Performance Compensation

  • No performance-based director compensation disclosed; non-employee directors are compensated in Company Common Shares via the Directors’ Fee Program.

Other Directorships & Interlocks

CompanyTypeRolePotential Interlock/Conflict
Vince Holding Corp. (VNCE)PublicChairmanNone disclosed with EML operations
Newman’s Own, Inc.PrivateDirectorNone disclosed
Penn Medicine Princeton HealthNon-profitTrusteeNone disclosed
The Orchard Yarn and Thread Company, Inc.PrivateDirectorNone disclosed
  • Related-party transactions: The Board determined no related person transactions occurred since the beginning of fiscal 2023.
  • Anti-hedging/pledging: Policy prohibits short-term trading, short positions, hedging, or pledging of Company shares for Restricted Persons (including directors).
  • Insider trading policy: Comprehensive Securities Laws Compliance Policy applies to directors and prohibits improper trading; full policy filed as Exhibit 19 to the 2024 Form 10-K.
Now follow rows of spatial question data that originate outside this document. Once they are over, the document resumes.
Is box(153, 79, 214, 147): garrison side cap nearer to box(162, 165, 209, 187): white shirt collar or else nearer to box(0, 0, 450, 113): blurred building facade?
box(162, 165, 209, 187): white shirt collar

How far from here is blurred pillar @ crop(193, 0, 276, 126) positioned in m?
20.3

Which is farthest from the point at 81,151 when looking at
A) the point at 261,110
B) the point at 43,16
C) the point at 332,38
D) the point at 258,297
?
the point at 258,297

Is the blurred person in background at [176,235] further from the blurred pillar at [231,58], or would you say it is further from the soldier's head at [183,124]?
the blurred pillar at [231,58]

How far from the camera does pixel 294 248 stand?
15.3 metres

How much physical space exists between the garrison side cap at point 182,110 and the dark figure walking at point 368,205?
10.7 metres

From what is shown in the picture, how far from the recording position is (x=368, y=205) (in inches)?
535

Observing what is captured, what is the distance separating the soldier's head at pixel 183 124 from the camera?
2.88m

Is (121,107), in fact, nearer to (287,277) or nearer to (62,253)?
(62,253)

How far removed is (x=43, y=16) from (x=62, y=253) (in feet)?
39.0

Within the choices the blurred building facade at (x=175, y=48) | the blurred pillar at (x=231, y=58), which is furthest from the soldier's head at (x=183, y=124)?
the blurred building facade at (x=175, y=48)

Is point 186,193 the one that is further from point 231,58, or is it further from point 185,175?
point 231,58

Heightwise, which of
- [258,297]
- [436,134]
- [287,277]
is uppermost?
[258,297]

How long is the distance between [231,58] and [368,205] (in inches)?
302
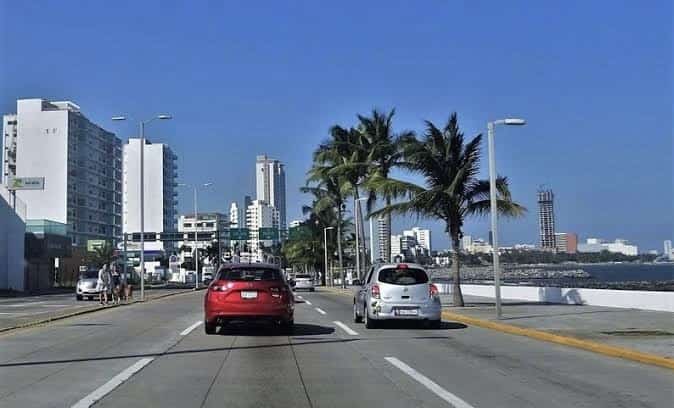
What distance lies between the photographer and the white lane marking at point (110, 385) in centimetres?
927

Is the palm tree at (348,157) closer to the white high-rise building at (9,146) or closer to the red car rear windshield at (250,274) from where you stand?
the red car rear windshield at (250,274)

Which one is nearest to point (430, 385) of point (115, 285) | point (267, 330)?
point (267, 330)

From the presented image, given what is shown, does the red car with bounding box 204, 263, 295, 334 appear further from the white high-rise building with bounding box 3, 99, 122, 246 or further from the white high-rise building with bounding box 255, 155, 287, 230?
the white high-rise building with bounding box 255, 155, 287, 230

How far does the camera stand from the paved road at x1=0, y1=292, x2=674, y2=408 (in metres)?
9.58

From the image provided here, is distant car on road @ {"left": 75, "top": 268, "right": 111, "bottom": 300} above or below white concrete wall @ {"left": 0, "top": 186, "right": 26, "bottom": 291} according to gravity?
below

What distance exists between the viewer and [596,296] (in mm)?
28453

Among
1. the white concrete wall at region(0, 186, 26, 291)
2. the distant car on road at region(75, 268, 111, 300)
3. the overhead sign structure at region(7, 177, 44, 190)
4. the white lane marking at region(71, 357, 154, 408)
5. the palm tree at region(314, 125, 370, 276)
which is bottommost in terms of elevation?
the white lane marking at region(71, 357, 154, 408)

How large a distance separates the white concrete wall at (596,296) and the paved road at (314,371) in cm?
842

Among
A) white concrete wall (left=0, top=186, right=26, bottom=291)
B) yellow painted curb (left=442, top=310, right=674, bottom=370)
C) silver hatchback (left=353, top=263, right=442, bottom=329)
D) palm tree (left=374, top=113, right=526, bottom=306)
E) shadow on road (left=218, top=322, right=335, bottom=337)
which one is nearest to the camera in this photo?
yellow painted curb (left=442, top=310, right=674, bottom=370)

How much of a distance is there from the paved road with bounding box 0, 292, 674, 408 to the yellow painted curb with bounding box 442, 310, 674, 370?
0.30 metres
Expertise & Qualifications

  • Extensive CFO and audit background; prior EVP/CFO/Director at Tumi and audit supervisor at Coopers & Lybrand.
  • Board-classified audit committee financial expert; breadth in finance, accounting, internal control, and oversight.
  • Manufacturing, consumer products, and corporate governance experience through multiple public/private boards.

Equity Ownership

HolderShares Beneficially Owned% of Class
Michael J. Mardy12,995 0.21%
  • Section 16(a) compliance: Company believes all directors complied with ownership filings for fiscal 2024.
  • Director ownership guideline: ≥ 5x annual retainer within five years of joining the Board (individual compliance status not disclosed).

Governance Assessment

  • Strengths: Independent Audit Chair with recognized financial expertise; perfect 2024 attendance; stock-only director compensation and robust ownership guidelines; anti-hedging/anti-pledging policies; no related-party transactions disclosed; formal audit oversight with multiple meetings including sessions independent of management. These factors support board effectiveness and investor confidence.
  • Watch items: Multiple external board roles (including Chair at VNCE) increase time commitments; monitor for any emerging interlocks or conflicts, though none are disclosed.
  • Shareholder signals: Strong say‑on‑pay approval (~97.5% at 2024 annual meeting) indicates favorable investor view of compensation governance.